Excerpts from a dataset

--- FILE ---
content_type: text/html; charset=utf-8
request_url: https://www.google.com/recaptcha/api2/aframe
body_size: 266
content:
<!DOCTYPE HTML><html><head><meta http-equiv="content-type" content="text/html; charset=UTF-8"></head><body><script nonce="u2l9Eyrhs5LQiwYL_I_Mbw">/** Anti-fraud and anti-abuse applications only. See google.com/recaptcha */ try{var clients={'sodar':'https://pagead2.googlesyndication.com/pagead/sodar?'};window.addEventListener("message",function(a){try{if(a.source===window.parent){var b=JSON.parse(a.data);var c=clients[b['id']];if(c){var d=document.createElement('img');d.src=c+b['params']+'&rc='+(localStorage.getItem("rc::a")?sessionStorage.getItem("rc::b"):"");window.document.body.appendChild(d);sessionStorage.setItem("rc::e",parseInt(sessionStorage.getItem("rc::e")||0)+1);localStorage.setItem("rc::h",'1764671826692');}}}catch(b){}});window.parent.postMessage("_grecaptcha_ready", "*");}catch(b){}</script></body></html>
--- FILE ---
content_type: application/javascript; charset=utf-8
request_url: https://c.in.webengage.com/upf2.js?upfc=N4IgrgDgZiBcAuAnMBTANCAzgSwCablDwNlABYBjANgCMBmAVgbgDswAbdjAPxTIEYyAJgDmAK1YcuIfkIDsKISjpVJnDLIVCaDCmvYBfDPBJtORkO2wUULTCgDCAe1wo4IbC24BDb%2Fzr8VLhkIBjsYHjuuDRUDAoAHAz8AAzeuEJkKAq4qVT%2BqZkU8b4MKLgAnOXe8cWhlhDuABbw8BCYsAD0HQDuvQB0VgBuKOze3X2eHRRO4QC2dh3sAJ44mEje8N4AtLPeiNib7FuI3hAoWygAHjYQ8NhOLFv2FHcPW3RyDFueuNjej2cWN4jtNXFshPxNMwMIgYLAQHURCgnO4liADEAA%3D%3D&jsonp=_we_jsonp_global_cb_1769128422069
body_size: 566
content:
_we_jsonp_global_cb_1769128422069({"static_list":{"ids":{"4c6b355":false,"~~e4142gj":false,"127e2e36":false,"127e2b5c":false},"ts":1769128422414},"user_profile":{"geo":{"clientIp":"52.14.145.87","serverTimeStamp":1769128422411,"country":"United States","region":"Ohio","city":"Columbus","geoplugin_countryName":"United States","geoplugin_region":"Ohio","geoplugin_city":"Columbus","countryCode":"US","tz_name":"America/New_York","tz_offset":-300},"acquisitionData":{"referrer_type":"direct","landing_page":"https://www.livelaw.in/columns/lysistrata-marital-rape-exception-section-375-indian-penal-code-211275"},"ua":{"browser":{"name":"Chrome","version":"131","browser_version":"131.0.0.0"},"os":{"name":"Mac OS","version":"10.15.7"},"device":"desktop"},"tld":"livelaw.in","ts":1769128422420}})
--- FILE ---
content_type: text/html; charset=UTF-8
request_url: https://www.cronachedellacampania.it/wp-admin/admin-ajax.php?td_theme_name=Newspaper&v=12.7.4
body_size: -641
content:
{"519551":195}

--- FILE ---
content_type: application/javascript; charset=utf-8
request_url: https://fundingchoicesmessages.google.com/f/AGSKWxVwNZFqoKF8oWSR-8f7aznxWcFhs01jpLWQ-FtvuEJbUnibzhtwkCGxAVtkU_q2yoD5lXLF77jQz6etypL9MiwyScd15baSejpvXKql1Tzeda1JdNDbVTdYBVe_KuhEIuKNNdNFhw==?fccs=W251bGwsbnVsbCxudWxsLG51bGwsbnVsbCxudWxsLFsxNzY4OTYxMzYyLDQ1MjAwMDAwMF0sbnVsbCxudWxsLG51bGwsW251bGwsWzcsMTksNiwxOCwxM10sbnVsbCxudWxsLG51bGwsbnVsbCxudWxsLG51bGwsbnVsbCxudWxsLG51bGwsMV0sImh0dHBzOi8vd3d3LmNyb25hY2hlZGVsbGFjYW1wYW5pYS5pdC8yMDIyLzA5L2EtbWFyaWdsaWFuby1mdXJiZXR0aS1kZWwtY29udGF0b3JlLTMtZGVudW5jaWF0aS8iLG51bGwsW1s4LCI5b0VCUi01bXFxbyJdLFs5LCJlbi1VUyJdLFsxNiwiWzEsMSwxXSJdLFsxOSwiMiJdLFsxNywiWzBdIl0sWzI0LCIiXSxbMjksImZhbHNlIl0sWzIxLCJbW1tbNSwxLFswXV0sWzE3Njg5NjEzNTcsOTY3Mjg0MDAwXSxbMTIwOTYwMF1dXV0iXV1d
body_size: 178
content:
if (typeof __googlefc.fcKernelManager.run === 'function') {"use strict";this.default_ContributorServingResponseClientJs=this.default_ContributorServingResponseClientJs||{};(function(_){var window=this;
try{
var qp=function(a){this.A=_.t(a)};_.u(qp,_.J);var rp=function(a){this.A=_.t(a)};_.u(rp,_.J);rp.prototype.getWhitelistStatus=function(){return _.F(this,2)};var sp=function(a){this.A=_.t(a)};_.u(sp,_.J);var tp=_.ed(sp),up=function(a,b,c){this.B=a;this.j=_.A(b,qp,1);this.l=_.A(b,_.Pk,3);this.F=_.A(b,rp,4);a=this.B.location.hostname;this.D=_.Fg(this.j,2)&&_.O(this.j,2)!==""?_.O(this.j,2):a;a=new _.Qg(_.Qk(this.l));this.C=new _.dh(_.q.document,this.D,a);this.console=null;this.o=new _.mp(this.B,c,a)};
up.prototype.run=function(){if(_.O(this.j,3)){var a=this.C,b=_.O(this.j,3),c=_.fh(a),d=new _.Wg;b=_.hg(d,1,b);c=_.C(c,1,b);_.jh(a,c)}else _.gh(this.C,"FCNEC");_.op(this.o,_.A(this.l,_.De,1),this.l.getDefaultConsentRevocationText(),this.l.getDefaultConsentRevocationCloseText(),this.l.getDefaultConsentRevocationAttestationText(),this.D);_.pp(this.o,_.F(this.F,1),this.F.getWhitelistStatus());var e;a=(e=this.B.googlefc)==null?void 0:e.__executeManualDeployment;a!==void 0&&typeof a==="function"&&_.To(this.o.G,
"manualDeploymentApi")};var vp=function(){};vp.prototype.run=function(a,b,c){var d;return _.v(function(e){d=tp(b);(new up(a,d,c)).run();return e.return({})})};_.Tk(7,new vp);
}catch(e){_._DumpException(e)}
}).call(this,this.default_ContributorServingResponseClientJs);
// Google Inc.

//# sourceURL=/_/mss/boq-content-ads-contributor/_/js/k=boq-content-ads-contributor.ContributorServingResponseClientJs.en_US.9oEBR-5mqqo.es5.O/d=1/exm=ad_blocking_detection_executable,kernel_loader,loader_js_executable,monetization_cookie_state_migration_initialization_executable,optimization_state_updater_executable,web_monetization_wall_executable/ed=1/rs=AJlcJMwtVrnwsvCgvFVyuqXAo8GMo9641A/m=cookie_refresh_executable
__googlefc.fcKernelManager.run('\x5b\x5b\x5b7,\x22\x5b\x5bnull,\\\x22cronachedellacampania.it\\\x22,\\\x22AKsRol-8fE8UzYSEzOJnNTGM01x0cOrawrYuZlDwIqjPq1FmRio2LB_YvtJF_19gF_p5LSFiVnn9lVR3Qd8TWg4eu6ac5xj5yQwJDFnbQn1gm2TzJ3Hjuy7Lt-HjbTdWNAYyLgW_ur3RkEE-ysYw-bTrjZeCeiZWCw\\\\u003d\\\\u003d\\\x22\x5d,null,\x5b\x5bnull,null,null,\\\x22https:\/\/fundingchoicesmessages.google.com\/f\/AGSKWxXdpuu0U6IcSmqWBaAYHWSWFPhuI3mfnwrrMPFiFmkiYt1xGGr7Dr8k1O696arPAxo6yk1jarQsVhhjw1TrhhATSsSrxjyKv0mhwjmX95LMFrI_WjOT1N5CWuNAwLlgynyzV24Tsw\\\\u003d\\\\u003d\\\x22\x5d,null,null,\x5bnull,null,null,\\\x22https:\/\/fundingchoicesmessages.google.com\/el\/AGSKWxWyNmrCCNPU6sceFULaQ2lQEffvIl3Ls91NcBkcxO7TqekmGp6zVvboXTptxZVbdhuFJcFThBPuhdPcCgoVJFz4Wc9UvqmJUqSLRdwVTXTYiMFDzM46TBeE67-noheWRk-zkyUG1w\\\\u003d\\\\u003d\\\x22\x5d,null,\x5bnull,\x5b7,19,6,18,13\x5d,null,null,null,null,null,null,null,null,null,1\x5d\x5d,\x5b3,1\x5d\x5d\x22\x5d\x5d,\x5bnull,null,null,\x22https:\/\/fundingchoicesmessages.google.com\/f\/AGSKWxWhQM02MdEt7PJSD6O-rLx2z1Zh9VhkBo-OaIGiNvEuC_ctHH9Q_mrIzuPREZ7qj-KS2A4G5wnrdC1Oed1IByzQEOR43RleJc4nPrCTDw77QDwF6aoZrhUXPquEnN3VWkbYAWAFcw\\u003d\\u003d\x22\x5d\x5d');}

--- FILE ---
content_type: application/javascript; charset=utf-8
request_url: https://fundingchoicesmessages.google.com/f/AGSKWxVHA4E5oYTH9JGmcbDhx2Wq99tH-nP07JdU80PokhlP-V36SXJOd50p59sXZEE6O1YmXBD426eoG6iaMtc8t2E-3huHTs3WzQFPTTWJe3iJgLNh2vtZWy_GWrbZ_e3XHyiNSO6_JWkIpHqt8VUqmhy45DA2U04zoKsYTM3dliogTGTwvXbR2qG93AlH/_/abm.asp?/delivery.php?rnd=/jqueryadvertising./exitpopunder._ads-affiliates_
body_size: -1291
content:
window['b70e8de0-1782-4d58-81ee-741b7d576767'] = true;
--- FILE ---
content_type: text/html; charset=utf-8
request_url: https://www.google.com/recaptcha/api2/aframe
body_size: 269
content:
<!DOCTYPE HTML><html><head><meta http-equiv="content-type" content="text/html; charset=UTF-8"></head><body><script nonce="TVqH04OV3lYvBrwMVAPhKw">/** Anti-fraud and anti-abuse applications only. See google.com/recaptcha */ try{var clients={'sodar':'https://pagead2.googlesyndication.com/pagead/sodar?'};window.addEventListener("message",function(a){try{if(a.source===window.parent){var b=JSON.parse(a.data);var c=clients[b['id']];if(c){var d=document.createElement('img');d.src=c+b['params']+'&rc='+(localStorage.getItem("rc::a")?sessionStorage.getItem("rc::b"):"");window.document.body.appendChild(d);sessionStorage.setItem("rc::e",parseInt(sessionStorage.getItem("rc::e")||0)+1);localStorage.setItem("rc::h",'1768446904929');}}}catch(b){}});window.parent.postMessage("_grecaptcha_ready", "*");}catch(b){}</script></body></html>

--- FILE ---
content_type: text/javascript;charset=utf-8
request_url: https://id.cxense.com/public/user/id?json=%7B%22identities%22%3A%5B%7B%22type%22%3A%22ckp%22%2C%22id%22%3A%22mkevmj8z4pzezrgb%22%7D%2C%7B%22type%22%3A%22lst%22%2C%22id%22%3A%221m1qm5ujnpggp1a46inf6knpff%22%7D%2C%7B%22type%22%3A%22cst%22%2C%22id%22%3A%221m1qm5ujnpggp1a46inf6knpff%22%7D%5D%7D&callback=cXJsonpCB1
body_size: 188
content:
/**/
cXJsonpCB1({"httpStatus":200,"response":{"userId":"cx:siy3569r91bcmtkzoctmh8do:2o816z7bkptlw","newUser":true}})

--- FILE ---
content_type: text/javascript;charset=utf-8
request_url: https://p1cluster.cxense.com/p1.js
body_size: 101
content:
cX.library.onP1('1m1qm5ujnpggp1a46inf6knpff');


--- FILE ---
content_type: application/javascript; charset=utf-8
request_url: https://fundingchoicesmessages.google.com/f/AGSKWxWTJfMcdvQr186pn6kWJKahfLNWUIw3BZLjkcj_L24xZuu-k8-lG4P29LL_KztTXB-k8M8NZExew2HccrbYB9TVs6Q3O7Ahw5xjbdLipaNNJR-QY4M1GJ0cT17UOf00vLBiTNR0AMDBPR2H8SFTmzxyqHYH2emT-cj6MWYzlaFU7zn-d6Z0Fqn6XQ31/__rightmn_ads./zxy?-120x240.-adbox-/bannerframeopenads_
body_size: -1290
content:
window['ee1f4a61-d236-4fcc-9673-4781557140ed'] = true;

[EXERCISE DIRECTIONS]:
Number of lines above containing "true": give it, with no other text.

[SOLVED EXERCISE]:
3